Friday, October 30, 2009

Legislating to the Lowest Common Denominator (pardon my language)

Today I had to send a copy of my driver's license to buy psuedoephedrine allergy medicine by mail order. How about you create a list of people who actually committed drug crimes, and make them jump through hoops to buy pseudoephedrine. Stop hassling honest, responsible, law-abiding citizens. Stop legislating to the lowest common denominator. Put the burden of stupidity on the stupid and leave the rest of us the hell out of it.

If existing laws don't encourage law-abiding behavior, it's because you aren't enforcing them or the penalty isn't severe enough or the law doesn't belong on the books. Forcing honest people to jump through hoops in a futile attempt to force dishonest people to be honest - it isn't working, it's a flawed idea, and I'm tired of being bullied because lawmakers don't understand that the criminals don't CARE what the law is. That's why they're criminals. Do you really think that meth heads won't break into pharmacies if you cut off their supply? Has this law solved the meth problem? Then why do I have to jump through hoops to get freakin' cold medicine?

People convicted of a DUI don't have to register their purchases on a Federal database to buy alcohol. Hell, when federal drug databases DO catch abuse, nothing happens. When we get an explosion of laws and regulations, authorities can't enforce them all, and it's only honest people who suffer - honest people waste time and effort and money trying to understand and comply with all the regulations dumped on them, while the crooks continue to rob, lie, cheat, and steal.
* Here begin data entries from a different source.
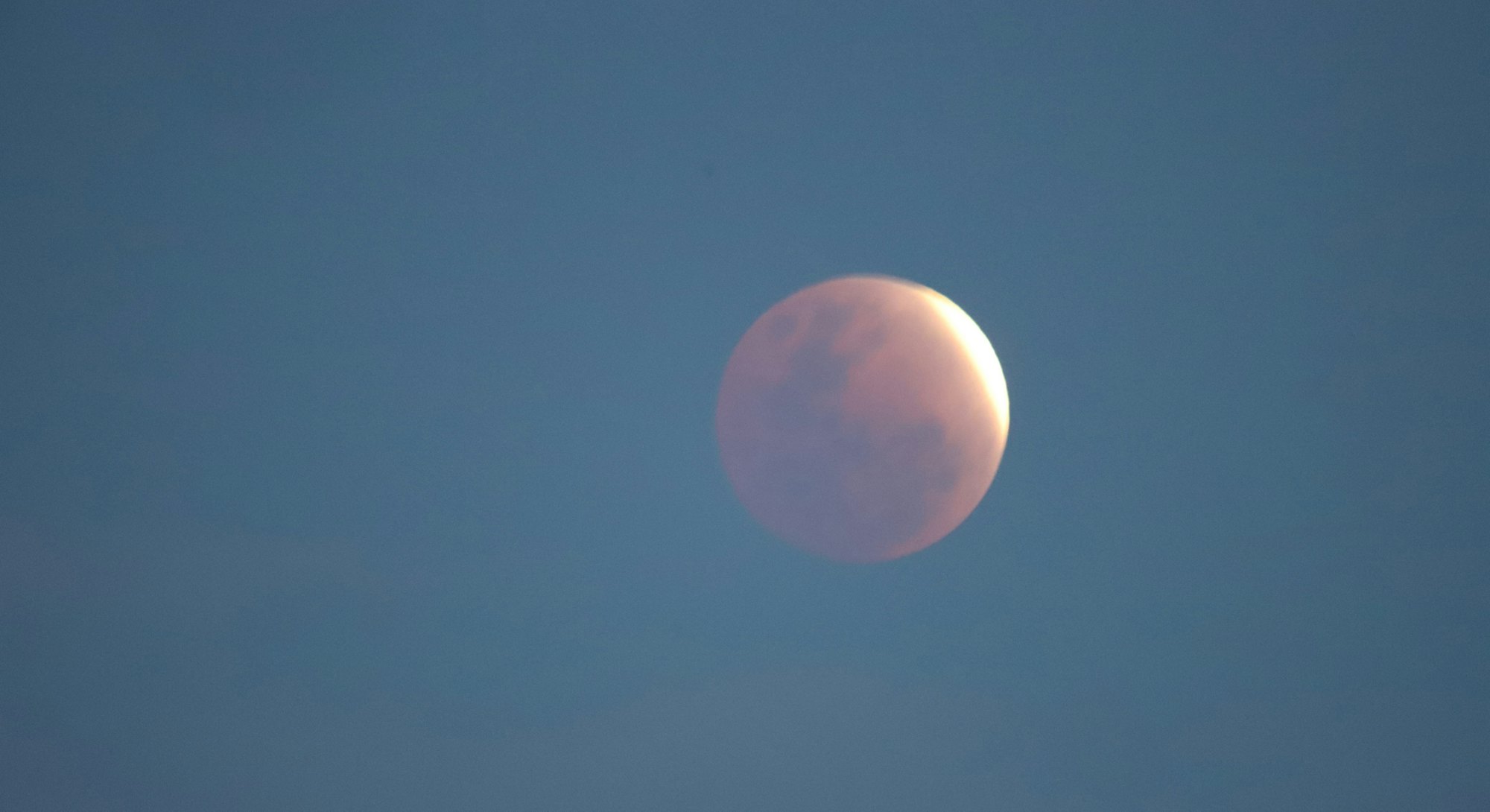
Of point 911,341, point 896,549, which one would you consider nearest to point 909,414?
point 911,341

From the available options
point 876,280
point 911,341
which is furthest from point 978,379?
point 876,280

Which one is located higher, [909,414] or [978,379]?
[978,379]

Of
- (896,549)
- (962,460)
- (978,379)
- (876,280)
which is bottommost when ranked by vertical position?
(896,549)

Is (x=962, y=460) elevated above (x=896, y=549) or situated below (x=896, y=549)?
above

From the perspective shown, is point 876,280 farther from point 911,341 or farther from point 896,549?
point 896,549

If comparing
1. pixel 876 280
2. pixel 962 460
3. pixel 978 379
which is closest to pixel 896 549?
pixel 962 460

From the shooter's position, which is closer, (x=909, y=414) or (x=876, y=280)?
(x=909, y=414)

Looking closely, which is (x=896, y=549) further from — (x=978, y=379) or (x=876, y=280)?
(x=876, y=280)

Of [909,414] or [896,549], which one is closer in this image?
[909,414]
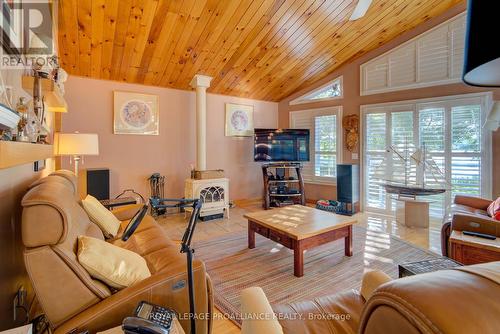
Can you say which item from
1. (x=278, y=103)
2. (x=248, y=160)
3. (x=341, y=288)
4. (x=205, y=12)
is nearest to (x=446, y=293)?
(x=341, y=288)

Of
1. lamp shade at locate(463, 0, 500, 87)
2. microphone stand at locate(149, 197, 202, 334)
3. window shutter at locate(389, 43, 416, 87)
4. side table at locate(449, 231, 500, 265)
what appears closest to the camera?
lamp shade at locate(463, 0, 500, 87)

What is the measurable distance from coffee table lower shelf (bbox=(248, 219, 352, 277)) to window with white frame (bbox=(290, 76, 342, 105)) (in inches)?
129

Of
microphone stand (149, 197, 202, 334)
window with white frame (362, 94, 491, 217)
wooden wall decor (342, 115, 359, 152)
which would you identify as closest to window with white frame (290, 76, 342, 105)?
wooden wall decor (342, 115, 359, 152)

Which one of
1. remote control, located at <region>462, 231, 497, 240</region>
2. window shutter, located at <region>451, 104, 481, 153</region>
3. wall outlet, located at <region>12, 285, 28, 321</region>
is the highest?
window shutter, located at <region>451, 104, 481, 153</region>

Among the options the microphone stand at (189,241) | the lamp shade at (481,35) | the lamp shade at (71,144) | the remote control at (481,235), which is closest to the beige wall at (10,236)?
the microphone stand at (189,241)

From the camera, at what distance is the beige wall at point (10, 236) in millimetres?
1310

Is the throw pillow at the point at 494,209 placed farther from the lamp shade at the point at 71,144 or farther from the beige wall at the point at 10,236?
the lamp shade at the point at 71,144

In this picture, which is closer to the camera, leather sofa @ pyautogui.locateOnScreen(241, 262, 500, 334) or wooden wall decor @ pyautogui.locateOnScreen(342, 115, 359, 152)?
leather sofa @ pyautogui.locateOnScreen(241, 262, 500, 334)

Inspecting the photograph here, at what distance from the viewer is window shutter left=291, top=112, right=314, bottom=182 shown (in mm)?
5527

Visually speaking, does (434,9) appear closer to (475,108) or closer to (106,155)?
(475,108)

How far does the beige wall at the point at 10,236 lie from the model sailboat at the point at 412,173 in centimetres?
435

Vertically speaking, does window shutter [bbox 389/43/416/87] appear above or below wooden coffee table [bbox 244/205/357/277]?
above

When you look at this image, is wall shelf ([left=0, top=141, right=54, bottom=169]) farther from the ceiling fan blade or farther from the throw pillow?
the throw pillow

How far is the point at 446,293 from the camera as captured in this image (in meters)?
0.38
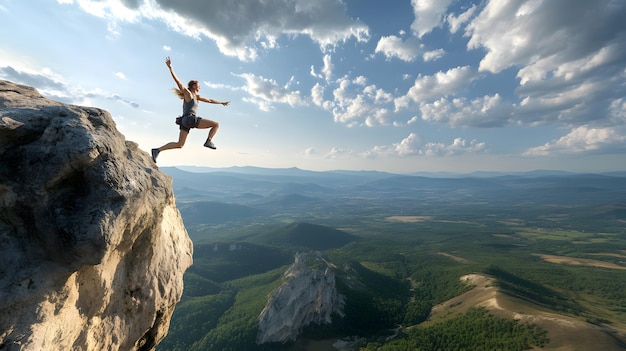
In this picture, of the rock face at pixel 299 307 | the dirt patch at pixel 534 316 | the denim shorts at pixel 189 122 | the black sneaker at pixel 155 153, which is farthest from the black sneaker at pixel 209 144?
the rock face at pixel 299 307

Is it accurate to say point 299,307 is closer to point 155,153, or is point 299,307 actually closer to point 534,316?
point 534,316

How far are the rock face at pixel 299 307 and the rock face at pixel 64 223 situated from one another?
109768mm

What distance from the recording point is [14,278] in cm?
795

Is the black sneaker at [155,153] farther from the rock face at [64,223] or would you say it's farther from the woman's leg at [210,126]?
the rock face at [64,223]

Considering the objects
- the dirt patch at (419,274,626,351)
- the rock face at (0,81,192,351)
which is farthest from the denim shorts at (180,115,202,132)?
the dirt patch at (419,274,626,351)

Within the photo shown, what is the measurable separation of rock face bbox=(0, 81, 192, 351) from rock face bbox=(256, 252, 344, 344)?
110 m

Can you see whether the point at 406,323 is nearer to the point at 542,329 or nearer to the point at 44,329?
the point at 542,329

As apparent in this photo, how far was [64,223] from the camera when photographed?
866cm

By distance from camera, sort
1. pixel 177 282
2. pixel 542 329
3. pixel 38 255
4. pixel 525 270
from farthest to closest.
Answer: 1. pixel 525 270
2. pixel 542 329
3. pixel 177 282
4. pixel 38 255

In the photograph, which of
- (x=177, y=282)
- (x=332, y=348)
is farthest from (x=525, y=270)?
(x=177, y=282)

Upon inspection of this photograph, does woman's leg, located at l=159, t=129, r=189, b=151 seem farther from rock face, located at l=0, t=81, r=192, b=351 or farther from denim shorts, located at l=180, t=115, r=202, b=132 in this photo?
rock face, located at l=0, t=81, r=192, b=351

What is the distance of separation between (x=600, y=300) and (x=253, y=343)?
535ft

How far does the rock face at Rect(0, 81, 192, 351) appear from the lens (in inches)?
322

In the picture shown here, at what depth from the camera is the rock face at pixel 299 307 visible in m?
109
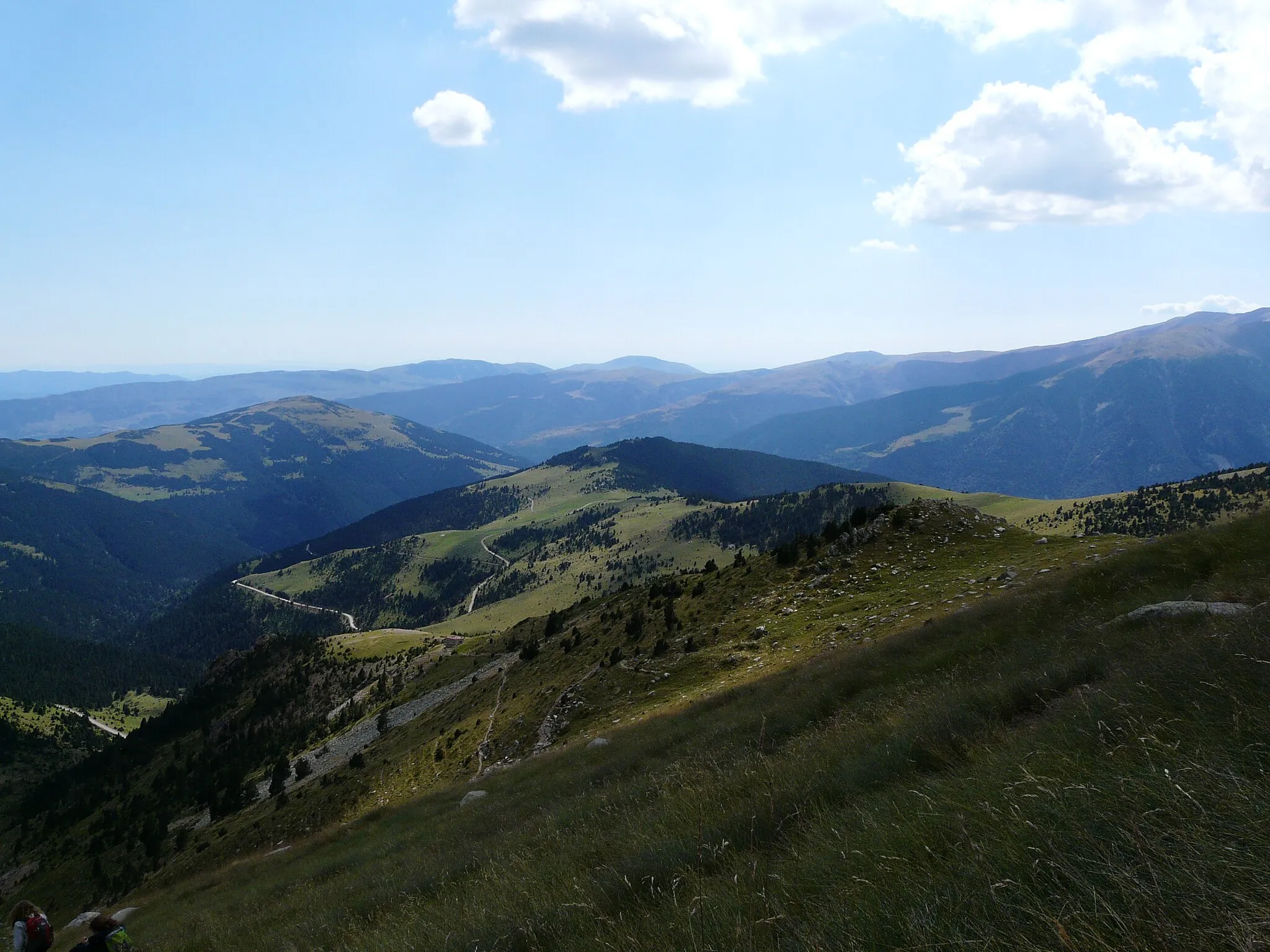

I would like to see a constitutional amendment that specifies that every proposed law or rule MUST include specific plans for funding AND enforcement for at least 10 years, with a requirement that all laws are evaluated for possible unintended consequences over a 10-year period, AND all laws not directly impacting the safety of citizens expire after 10 years unless it is renewed by lawmakers, and, lastly, only emergency legislation can come up for a vote before voters have had 60 days to evaluate proposed legislation and contact their legislators with input.

Why shouldn't we hold lawmakers to a high standard of legislative quality? Why shouldn't they jump through some hoops before they force us to jump through hoops?